Another solution is the promotion of sustainable land management techniques, such as conservation agriculture, which involves minimising soil disturbance, maintaining permanent soil cover, and practising crop rotation.
These techniques can help improve soil health, increase water retention, and reduce the need for chemical inputs. By implementing sustainable land management practices, farmers can mitigate the negative impacts of conventional farming methods and ensure the long-term productivity of their land.

The government also needs to facilitate the transition of stubble into a supplementary source of farm revenue. To achieve this, implementing effective policies and providing financial support to farmers are crucial. Encouraging the widespread implementation of sustainable farming methods and promoting innovative technologies can help farmers find alternative ways to manage crop residue.

Additionally, offering incentives and subsidies for investing in machinery and equipment that can efficiently convert stubble into valuable resources, such as biofuels or organic fertilisers, can further incentivise farmers to embrace these solutions. The government can ensure a smooth transition towards a more sustainable and profitable farming industry by actively involving farmers in decision-making and providing them with the necessary resources.



Despite solutions such as conservation agriculture, available to improve farming practices and mitigate negative impacts, many farmers may not implement these techniques for various reasons. One reason could be a need for more awareness or knowledge about the benefits of sustainable land management practices. Farmers may need to know the long-term advantages of minimising soil disturbance, maintaining soil cover, and practising crop rotation.

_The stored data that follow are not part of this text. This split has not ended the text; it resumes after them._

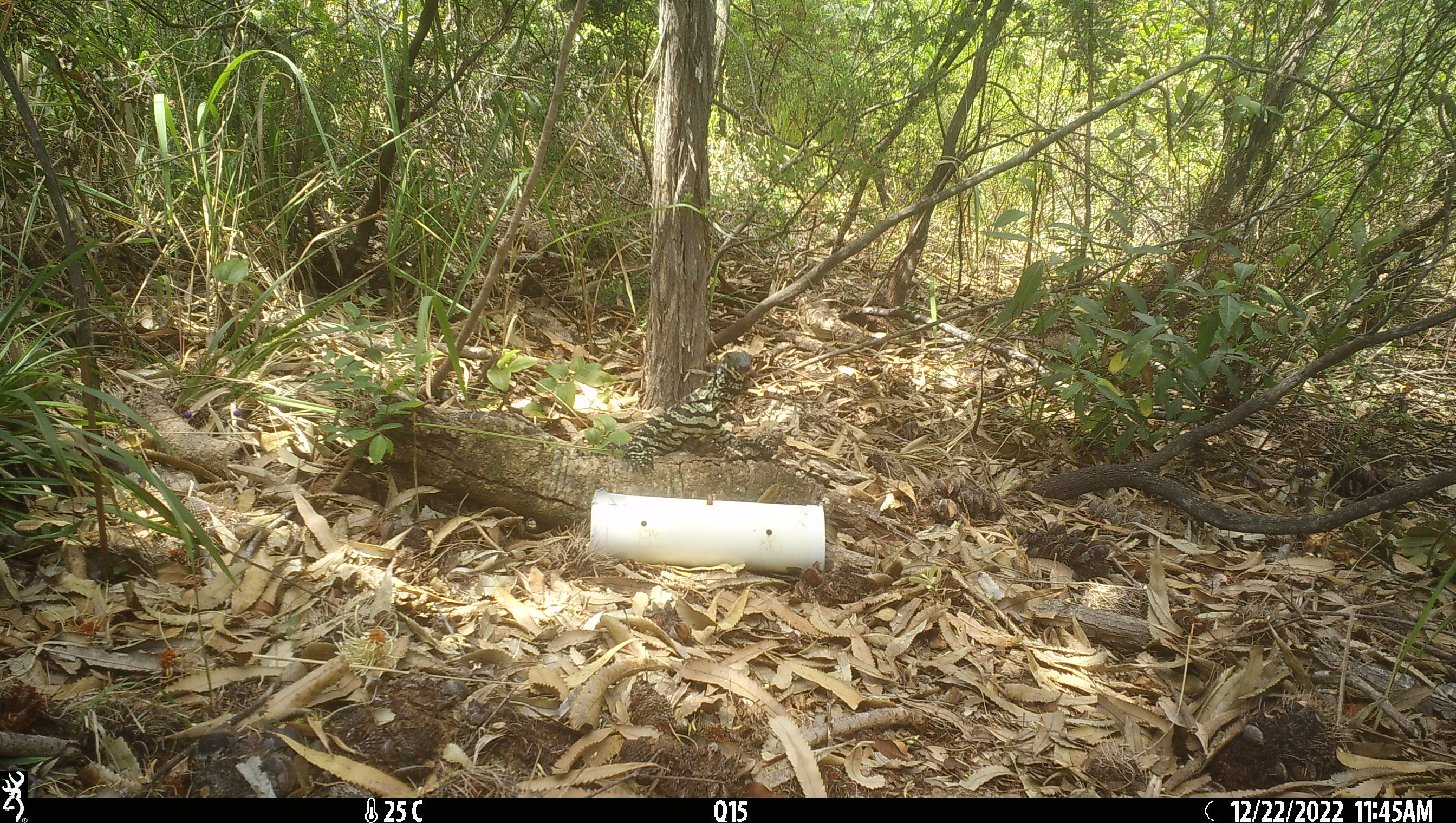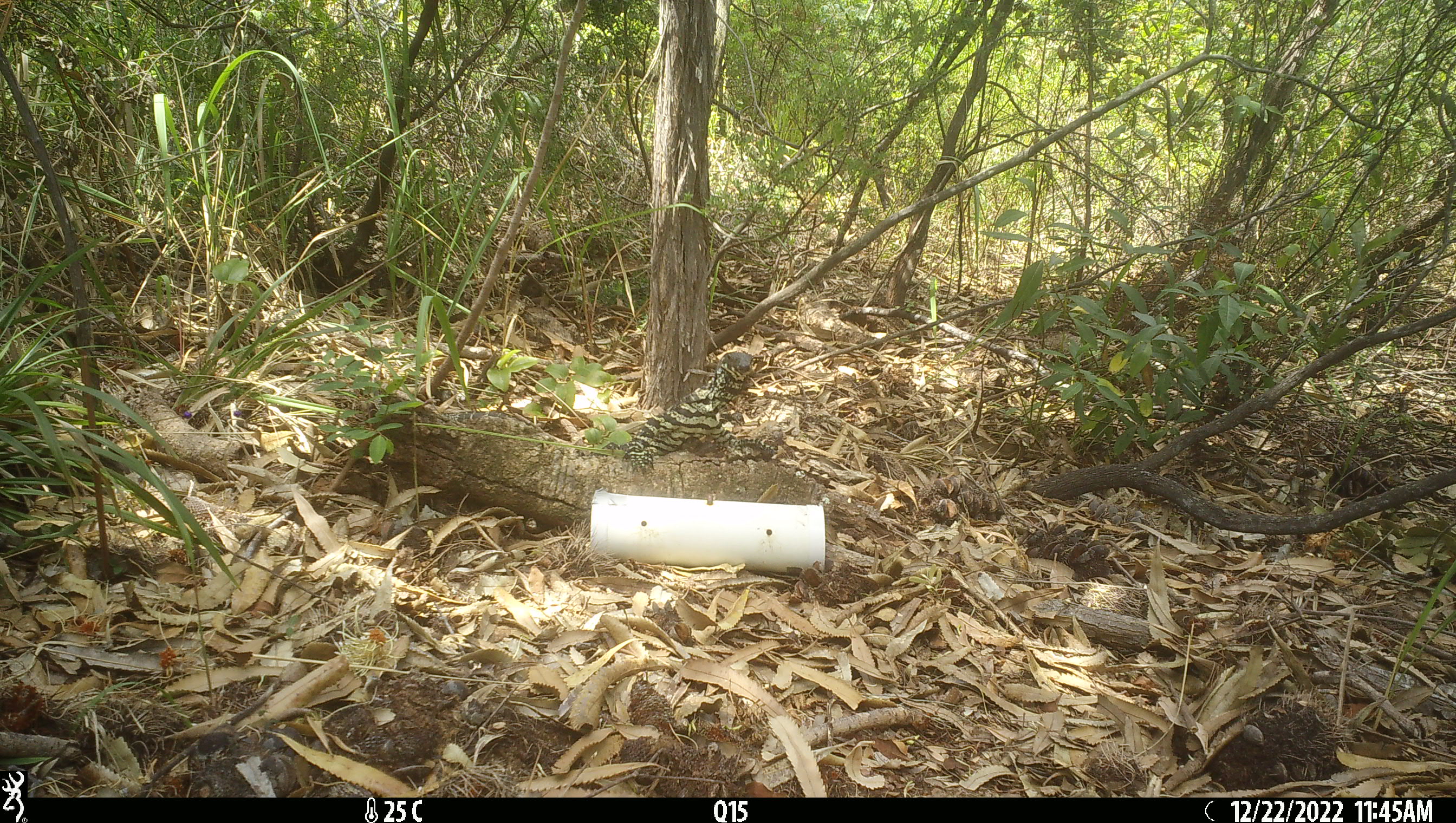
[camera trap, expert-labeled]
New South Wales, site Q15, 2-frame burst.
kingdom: Animalia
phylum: Chordata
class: Reptilia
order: Squamata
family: Varanidae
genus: Varanus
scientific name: Varanus varius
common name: lace monitor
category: goanna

Furthermore, farmers may require increased access to resources and support systems to transition to more sustainable farming practices. This could include limited access to training, financial assistance, or technical expertise.

Farmers may need these resources to adopt more sustainable farming practices. Furthermore, the need for more awareness and understanding of the benefits of sustainable agriculture may lead to the perpetuation of conventional farming methods that prioritise short-term gains over long-term sustainability.

K. Siddhartha writes on earth science, geopolitics, international relations and civilisational and Sanatan economics.